Brief: Find the line that contains "How far away from" in the entries below. Output it and each later line exactly, and nothing else.

Supplied material:
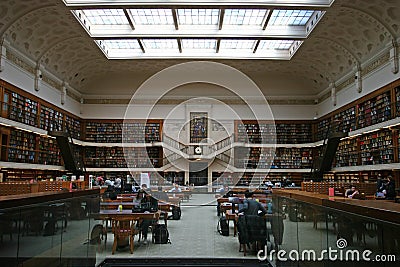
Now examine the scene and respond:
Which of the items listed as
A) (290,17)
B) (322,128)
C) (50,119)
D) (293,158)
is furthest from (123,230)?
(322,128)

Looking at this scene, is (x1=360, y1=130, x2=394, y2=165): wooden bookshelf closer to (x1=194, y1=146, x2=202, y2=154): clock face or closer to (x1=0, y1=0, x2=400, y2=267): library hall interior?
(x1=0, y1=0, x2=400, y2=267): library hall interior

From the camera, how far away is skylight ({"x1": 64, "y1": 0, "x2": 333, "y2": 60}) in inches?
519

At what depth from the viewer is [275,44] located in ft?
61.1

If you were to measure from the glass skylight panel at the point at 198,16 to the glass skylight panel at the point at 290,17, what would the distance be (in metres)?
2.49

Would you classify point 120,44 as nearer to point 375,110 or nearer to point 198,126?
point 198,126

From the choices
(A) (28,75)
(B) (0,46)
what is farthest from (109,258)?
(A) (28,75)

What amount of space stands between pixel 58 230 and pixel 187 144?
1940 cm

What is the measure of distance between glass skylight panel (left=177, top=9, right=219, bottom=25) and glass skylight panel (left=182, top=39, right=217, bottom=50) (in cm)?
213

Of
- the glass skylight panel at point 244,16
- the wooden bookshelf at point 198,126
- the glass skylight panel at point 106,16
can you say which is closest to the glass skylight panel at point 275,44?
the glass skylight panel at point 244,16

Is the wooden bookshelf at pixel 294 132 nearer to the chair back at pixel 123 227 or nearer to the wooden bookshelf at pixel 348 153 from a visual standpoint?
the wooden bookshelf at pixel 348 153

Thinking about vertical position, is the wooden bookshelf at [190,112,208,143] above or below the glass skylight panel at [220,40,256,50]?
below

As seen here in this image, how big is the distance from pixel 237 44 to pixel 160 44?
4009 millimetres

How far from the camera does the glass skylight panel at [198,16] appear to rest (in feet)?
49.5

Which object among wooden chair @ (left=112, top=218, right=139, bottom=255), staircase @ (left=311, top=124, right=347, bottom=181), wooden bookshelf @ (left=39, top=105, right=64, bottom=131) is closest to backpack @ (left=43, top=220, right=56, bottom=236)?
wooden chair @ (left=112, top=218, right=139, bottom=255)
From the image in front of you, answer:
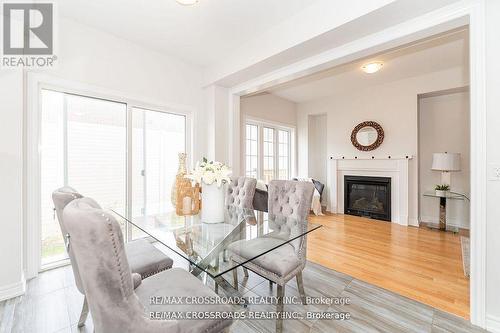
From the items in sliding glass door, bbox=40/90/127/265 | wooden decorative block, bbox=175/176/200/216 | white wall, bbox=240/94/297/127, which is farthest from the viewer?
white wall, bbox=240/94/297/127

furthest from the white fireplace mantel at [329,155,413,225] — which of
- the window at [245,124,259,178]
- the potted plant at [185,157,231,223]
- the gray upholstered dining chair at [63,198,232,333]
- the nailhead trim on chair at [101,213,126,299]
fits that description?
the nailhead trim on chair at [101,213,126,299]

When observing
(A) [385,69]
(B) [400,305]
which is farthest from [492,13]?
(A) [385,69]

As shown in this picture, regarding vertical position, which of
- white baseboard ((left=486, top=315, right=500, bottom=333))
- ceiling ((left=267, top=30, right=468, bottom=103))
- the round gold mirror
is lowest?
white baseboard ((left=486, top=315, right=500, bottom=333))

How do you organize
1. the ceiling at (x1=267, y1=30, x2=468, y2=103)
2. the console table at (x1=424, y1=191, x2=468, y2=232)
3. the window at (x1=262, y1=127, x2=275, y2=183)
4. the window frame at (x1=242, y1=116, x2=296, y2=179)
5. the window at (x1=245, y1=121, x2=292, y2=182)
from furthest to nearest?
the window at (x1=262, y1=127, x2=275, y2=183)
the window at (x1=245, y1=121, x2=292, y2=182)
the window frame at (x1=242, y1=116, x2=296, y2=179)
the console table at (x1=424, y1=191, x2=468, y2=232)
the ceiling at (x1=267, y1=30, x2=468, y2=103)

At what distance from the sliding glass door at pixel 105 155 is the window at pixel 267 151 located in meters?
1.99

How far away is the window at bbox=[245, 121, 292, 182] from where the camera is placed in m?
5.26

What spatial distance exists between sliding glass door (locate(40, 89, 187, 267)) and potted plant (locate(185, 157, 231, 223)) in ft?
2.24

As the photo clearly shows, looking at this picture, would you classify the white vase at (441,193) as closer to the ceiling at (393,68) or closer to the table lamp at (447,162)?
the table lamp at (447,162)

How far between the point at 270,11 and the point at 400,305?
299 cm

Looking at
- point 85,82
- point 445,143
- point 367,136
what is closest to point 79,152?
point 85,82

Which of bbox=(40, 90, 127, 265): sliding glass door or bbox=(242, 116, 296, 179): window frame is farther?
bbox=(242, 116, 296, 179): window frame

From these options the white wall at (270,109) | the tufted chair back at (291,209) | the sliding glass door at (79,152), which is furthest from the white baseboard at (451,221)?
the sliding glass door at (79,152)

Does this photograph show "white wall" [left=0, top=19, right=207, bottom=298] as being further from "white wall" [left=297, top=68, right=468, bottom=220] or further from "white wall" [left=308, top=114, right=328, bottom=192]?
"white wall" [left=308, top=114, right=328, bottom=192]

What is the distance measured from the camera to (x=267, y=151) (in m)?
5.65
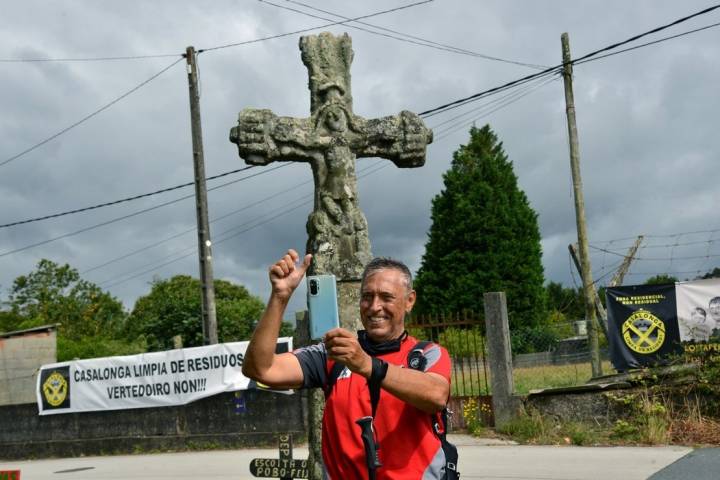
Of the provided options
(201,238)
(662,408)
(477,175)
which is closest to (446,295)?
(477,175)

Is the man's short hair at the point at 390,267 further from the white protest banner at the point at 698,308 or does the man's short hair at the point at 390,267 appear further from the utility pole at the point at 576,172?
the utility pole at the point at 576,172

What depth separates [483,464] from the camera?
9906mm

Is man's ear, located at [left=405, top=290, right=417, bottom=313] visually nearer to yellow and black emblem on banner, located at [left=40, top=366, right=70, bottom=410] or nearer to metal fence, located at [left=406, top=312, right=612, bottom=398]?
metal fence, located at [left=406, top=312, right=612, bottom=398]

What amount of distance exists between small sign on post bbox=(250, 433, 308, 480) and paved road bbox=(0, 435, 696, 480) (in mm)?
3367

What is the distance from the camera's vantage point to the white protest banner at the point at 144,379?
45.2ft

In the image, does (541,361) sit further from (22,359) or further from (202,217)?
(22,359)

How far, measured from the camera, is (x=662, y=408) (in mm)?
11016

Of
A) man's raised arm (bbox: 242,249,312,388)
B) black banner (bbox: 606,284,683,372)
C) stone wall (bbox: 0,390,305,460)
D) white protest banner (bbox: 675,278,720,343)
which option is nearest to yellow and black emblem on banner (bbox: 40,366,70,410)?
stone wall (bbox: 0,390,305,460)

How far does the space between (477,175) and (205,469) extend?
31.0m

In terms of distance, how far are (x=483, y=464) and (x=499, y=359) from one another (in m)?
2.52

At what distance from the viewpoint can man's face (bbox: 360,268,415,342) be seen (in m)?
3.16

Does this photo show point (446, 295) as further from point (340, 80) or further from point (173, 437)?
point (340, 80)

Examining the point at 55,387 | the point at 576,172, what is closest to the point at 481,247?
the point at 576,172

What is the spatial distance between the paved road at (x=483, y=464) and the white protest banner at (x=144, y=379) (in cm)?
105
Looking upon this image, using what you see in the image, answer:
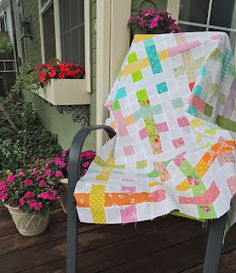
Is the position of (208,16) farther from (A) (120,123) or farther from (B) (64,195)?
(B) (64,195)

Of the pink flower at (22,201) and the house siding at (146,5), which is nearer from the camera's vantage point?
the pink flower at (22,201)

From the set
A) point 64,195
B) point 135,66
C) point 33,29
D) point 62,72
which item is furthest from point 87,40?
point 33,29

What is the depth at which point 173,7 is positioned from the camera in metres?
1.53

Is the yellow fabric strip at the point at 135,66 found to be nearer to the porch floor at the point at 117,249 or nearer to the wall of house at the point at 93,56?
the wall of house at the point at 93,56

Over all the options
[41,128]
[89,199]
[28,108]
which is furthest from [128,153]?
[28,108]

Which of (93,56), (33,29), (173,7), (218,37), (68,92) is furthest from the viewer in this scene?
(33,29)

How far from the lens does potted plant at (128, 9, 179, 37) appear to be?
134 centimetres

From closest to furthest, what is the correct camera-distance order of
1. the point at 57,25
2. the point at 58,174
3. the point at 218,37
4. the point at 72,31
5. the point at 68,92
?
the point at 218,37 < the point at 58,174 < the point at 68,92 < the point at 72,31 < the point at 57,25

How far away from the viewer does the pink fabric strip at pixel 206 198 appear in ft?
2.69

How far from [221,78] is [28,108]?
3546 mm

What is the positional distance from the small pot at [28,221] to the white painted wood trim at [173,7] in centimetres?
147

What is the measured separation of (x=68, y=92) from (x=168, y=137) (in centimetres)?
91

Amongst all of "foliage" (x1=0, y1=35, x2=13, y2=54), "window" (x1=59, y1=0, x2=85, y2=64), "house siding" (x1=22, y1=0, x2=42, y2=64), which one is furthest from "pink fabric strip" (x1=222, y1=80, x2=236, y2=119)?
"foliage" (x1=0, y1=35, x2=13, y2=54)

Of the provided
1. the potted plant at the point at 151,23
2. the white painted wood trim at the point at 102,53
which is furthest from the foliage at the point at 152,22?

Reply to the task:
How far away from the viewer does the pink fabric strip at pixel 206 198 appear in ft?
2.69

How far from [221,78] is [28,108]?
3546 mm

What is the positional distance from the small pot at [28,221] to the white painted wood trim at [173,7] in centimetres?
147

What is the measured separation of (x=68, y=92) from (x=168, y=137) (in centimetres)?
91

Amongst all of "foliage" (x1=0, y1=35, x2=13, y2=54), "window" (x1=59, y1=0, x2=85, y2=64), "house siding" (x1=22, y1=0, x2=42, y2=64), which one is furthest from "pink fabric strip" (x1=222, y1=80, x2=236, y2=119)?
"foliage" (x1=0, y1=35, x2=13, y2=54)

Of the provided
1. the potted plant at the point at 151,23
2. the white painted wood trim at the point at 102,53
which is furthest from the foliage at the point at 152,22?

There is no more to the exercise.